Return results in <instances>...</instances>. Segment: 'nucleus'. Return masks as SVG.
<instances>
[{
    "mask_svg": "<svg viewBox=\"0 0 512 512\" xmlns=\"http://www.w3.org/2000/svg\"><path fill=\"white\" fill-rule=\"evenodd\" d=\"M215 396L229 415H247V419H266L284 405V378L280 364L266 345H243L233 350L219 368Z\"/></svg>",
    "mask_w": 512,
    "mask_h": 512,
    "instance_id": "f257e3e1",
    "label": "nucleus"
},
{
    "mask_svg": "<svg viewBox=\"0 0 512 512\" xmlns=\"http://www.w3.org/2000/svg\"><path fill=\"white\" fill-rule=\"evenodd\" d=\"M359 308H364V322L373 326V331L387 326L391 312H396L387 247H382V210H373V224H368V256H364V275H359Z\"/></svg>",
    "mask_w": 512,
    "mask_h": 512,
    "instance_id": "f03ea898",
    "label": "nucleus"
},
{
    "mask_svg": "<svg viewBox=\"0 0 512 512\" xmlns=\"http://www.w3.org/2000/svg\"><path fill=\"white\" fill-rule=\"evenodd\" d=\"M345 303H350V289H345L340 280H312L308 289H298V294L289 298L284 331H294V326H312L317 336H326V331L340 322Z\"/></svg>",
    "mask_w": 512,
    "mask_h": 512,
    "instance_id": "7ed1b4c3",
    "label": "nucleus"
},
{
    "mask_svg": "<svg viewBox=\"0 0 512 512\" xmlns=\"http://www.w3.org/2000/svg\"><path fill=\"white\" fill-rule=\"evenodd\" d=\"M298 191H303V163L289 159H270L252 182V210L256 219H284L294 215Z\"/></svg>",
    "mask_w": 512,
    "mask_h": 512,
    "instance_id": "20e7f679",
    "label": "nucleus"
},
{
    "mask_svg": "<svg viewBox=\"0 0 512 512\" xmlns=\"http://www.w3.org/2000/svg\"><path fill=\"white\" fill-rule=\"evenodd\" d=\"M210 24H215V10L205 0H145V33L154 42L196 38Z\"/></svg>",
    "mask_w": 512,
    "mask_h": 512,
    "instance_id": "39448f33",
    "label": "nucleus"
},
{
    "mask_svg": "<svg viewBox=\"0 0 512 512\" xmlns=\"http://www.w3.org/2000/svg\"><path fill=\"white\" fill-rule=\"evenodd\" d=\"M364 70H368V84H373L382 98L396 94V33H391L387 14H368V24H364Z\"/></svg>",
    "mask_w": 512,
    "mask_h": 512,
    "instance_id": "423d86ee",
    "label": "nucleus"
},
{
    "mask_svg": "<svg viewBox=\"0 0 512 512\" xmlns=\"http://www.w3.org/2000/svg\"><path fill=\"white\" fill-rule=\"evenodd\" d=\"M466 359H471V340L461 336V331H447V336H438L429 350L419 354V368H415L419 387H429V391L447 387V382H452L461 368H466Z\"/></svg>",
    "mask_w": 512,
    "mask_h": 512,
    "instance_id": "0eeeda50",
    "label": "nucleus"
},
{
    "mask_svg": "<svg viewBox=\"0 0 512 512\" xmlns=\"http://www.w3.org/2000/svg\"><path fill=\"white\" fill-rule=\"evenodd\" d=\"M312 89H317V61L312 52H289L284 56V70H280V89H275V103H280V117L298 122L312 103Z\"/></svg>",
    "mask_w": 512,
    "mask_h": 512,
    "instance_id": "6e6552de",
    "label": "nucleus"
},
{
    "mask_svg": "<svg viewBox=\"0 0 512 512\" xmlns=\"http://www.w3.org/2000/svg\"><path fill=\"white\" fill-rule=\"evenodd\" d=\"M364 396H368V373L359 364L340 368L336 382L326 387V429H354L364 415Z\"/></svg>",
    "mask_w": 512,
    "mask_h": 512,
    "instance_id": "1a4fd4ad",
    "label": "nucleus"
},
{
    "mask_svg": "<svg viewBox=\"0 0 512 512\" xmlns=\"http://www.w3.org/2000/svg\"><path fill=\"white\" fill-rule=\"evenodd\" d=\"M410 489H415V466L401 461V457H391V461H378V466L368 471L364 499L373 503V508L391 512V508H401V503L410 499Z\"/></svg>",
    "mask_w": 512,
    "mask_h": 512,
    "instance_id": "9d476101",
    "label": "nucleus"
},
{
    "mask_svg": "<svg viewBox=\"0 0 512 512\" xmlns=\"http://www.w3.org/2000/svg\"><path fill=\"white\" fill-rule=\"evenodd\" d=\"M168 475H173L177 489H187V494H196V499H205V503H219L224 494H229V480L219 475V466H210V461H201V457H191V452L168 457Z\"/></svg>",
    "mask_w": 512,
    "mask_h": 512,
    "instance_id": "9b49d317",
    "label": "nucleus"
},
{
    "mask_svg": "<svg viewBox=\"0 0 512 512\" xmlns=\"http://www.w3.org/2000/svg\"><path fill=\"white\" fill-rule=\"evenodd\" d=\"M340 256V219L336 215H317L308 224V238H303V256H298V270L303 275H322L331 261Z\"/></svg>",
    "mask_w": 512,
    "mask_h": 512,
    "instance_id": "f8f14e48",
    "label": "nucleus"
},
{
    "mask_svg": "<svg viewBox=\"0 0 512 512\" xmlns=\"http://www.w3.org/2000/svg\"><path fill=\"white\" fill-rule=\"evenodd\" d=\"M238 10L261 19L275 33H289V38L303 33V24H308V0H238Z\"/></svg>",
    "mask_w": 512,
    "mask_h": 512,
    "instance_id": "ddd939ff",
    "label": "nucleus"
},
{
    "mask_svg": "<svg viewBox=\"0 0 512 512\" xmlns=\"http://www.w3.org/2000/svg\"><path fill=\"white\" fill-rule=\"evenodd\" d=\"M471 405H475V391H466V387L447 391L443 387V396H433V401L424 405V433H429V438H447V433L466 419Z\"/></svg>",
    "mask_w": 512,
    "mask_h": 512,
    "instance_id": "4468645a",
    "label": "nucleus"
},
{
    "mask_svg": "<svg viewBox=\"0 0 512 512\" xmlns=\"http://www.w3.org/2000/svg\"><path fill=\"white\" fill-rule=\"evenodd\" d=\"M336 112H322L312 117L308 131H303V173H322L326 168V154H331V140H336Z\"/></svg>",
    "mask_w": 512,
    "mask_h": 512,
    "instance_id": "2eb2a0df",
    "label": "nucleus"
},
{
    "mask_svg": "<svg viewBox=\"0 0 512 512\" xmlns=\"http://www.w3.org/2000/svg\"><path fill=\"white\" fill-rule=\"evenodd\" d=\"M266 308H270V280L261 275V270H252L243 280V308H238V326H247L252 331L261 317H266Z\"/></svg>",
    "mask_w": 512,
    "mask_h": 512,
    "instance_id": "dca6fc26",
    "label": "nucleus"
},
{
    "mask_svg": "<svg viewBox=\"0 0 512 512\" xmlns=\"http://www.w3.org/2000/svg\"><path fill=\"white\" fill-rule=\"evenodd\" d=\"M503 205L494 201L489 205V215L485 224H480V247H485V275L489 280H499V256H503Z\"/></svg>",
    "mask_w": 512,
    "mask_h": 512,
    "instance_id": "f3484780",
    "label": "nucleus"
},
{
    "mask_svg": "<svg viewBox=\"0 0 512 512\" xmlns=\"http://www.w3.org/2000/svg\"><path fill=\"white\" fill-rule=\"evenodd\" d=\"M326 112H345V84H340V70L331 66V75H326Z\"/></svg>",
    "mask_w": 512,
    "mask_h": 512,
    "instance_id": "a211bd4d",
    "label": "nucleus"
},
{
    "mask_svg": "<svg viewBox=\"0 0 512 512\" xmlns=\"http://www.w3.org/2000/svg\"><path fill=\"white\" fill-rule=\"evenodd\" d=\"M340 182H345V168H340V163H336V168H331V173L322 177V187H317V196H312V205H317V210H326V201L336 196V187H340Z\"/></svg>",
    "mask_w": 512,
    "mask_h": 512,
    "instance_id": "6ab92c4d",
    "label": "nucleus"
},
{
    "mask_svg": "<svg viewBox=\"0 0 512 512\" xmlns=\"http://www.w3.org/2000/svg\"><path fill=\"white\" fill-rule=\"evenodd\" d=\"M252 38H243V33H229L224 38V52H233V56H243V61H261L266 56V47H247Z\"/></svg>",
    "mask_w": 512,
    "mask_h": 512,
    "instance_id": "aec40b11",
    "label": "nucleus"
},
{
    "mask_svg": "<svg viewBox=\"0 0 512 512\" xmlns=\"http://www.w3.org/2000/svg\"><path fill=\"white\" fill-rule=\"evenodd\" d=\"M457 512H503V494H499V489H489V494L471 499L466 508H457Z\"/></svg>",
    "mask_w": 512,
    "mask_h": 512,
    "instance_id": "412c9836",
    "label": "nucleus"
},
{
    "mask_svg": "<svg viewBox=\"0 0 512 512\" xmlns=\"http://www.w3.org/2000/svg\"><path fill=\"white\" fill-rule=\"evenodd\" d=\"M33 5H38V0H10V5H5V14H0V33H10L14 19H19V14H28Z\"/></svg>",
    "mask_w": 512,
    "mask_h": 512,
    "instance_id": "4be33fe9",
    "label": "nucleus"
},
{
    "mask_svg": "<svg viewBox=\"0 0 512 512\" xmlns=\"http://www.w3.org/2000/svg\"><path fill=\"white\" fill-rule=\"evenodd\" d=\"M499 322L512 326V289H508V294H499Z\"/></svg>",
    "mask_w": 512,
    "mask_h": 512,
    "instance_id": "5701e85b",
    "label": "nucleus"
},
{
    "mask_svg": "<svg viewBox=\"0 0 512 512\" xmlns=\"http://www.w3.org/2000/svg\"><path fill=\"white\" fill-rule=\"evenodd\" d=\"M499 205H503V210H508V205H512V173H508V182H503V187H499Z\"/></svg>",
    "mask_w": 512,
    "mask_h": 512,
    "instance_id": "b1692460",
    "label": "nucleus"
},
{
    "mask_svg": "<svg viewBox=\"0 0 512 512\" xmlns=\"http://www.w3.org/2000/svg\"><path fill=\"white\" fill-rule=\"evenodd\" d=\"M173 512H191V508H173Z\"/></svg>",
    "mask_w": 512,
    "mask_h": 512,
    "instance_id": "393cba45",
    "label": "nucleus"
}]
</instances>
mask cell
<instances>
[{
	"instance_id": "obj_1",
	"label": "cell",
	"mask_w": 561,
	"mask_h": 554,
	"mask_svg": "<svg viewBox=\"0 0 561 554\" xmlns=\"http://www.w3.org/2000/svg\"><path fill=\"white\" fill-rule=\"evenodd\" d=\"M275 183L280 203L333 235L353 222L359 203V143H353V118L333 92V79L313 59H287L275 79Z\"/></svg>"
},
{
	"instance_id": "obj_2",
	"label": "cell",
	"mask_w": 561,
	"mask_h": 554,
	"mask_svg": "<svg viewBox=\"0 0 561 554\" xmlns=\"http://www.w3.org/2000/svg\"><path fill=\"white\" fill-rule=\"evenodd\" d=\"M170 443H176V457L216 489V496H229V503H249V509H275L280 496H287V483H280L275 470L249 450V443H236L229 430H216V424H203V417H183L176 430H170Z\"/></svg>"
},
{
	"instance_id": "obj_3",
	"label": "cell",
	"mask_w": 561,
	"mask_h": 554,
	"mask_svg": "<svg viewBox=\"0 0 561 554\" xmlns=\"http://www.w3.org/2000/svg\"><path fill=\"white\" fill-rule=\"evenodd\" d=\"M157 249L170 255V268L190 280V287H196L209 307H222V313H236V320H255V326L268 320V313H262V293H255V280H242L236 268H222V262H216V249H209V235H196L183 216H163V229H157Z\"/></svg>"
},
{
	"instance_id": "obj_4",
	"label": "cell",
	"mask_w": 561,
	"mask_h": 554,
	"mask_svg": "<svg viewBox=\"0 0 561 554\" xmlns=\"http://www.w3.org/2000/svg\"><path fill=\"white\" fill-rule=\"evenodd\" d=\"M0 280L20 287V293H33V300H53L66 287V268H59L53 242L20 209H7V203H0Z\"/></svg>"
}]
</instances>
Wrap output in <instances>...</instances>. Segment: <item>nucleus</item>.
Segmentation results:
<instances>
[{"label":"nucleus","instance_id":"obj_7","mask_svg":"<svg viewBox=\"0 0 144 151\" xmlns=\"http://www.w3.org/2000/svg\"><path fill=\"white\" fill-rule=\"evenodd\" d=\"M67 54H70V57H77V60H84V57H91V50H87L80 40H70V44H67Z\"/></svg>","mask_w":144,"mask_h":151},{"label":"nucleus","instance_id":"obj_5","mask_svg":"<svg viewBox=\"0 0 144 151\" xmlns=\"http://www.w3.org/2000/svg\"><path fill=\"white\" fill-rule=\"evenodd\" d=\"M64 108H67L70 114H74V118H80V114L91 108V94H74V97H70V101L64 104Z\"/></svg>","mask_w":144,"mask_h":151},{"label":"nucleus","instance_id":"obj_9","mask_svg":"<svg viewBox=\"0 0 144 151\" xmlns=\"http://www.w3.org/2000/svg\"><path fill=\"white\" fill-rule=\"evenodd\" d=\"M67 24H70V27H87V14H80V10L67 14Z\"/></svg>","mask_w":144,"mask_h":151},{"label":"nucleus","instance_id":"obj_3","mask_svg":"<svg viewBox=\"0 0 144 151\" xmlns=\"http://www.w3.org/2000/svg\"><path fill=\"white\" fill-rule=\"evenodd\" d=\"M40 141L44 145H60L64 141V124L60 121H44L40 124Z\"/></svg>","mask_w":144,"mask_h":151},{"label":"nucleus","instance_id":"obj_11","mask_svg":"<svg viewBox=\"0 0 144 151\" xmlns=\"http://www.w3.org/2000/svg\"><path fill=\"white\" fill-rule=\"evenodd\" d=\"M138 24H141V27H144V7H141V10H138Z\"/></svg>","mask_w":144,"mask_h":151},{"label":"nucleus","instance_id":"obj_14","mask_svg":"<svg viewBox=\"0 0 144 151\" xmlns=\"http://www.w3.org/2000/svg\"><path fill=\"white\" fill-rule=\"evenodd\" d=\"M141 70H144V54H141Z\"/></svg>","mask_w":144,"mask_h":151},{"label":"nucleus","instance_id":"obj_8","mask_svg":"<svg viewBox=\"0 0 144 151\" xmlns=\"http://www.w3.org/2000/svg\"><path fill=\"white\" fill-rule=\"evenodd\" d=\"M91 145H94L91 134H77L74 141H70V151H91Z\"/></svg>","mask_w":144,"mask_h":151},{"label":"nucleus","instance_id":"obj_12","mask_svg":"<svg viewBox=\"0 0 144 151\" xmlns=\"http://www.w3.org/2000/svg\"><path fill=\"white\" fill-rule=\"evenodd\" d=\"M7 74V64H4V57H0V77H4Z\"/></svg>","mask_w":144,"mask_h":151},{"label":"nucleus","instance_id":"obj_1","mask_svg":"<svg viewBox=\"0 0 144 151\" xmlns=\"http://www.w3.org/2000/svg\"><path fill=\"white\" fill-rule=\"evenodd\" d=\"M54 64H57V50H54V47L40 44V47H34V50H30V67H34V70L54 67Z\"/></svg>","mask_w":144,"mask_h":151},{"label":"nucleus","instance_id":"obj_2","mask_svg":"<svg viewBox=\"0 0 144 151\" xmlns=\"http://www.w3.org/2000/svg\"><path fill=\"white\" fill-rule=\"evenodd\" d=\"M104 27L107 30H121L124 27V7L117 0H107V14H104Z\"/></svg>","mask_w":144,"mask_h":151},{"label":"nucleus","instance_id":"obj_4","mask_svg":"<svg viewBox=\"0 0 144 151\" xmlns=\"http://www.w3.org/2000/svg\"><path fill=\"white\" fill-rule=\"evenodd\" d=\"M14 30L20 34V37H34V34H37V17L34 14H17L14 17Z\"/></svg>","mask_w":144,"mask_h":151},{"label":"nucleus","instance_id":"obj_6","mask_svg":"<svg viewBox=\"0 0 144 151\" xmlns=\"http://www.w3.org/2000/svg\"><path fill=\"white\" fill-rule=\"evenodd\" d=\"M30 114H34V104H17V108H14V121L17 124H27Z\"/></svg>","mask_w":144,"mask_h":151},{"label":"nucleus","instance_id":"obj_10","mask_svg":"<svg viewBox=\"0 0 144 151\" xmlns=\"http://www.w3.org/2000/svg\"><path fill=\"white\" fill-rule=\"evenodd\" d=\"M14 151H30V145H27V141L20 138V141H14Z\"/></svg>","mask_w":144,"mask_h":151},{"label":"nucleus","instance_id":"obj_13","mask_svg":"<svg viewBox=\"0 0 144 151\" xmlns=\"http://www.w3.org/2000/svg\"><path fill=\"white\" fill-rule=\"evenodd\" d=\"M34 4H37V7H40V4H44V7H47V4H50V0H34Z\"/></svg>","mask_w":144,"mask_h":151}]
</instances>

* _CONSIGNES DE L'EXERCICE_
Quelles lignes des entrées ci-dessus contiennent la chaîne « results » ? Rassemblez-les toutes en les recopiant.

* _RÉPONSE ATTENDUE_
Return results in <instances>...</instances>. Segment: 'nucleus'. Return masks as SVG.
Segmentation results:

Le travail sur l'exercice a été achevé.